I haven't looked at the WF much. My focus is along the DL into OK. Several CAM solutions continue to show convection developing around 22z. 0-1km SRH doesn't look overly impressive, but greater than 150 m2/s2 could make things interesting. 12z sounding form OUN and FWD showed a pretty stout CAP. This should suppress storm converage if storm can form. Large hail seems likely with bulk shear >40 kts and large CAPE. If I was chasing i would set up west of OKC with good N/S road options to get into place.

Be safe everyone.
 
Somewhat half-hearted chase today as I don’t like the terrain in eastern KS into MO, don’t want to screw around with river crossings from SE NEB into IA especially with the flooding/road issues there, etc. OK out of range (started the day in McCook) and not a fan of eastern OK either. Don’t like the early convection that went up in KS in the I-35 corridor and is now moving into northeast KS / SE NEB but rolling the dice on recovery and destabilization back to the west in the SLN area, where it looks like there is some clearing. Think as a result of the early storms the cooler air / synoptic boundary is sagging further into KS as opposed to remaining along the KS/NEB border as progged. Hoping to play the outflow-reinforced boundary somewhere around SLN, heading there now but prepared to adjust from there as necessary. This may be a wishcast more than anything but taking a chance on whatever opportunity may exist in more favorable terrain.
 
Wind profiles are more favorable initially for a tornadic threat across the northern target, particularly in NE KS, though quick congealment into a messier storm mode looks likely as storms progress into SW IA and N MO, eventually reaching W IL after sunset. I'm sort of ambivalent at how much of a strong tornadic potential exists today, and ongoing convective activity north of the warm front is making mesoscale forecasting more critical today. Some high end damaging wind reports appear likely too, especially across IA, MO and into IL, as well as the usual mesovortext tornadic activity (RAP SRH profiles are quite high across S IA and far N MO later this evening) and mid-level lapse rates are quite stout even into WC IL. Further south, storm mode is more more discrete, though wind profiles don't appear as favorable for tornadic activity, at least prior to 0z, except for cells that form closer to the Red River in S OK and N TX. I wouldn't be surprised to see some tornado reports down there, however, as the 850 mb jet ramps up between 01z-03z.
 
Convection has departed the warm sector. Surface low in Kansas should stall the sinking outflow boundary OFB and perhaps promote a slow lift north. OFB is currently over the populated KCMO Metro area, not a good place.

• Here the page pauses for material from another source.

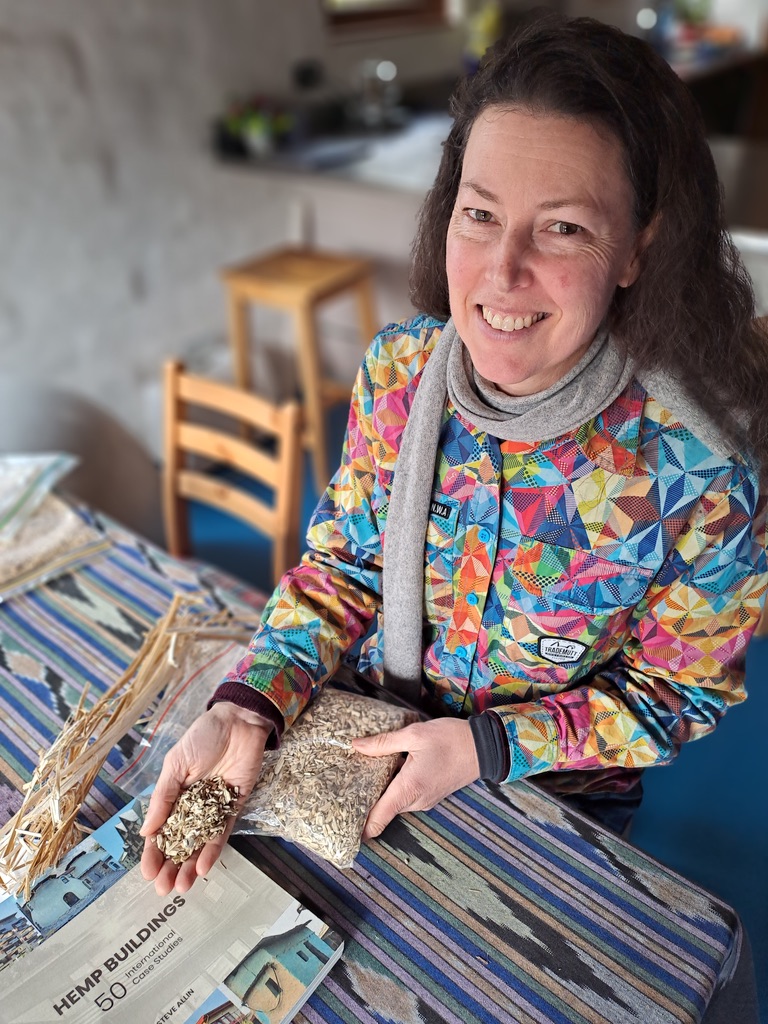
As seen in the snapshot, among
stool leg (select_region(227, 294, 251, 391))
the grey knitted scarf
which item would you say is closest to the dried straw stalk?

Winds surface to 850 mb will start increasing in Kansas ahead of the DL/CF. SRH will increase along that OFB toward 00Z. Despite late start, several hours of heating remain. Low clouds should gradually break up at least in spots.

While the OFB is the highest odds, looks like SRH will be enough into south-central Kansas. Oklahoma might even have enough deep layer shear. HRRR can't make up its mind on OK storm mode, but sups possible that far south.
 
Another target is near the surface low/occluded front in northwestern/north-central Kansas and adjacent portions of southern Nebraska. Deep layer shear will be strong, but I’m not a fan of a weak low-level jet and veer-back signatures in the 1-3km layer. You’ll probably get a fair amount of transient/hybrid supercells, but the wind profile is far from ideal, especially for tornadoes.

Watch the boundary/warm front north of Kansas City. Storms in far northeastern Kansas may be moving north too quickly to latch onto the front, but other storms could do so later. This area seems to have the greatest tornado potential, even though storm mode is not entirely clear.

Low-level hodographs look relatively small until last minute (near and after 00z) from south-central Kansas, SSWward toward the Red River. You’ll probably get a few supercells, but the tornado threat appears more conditional.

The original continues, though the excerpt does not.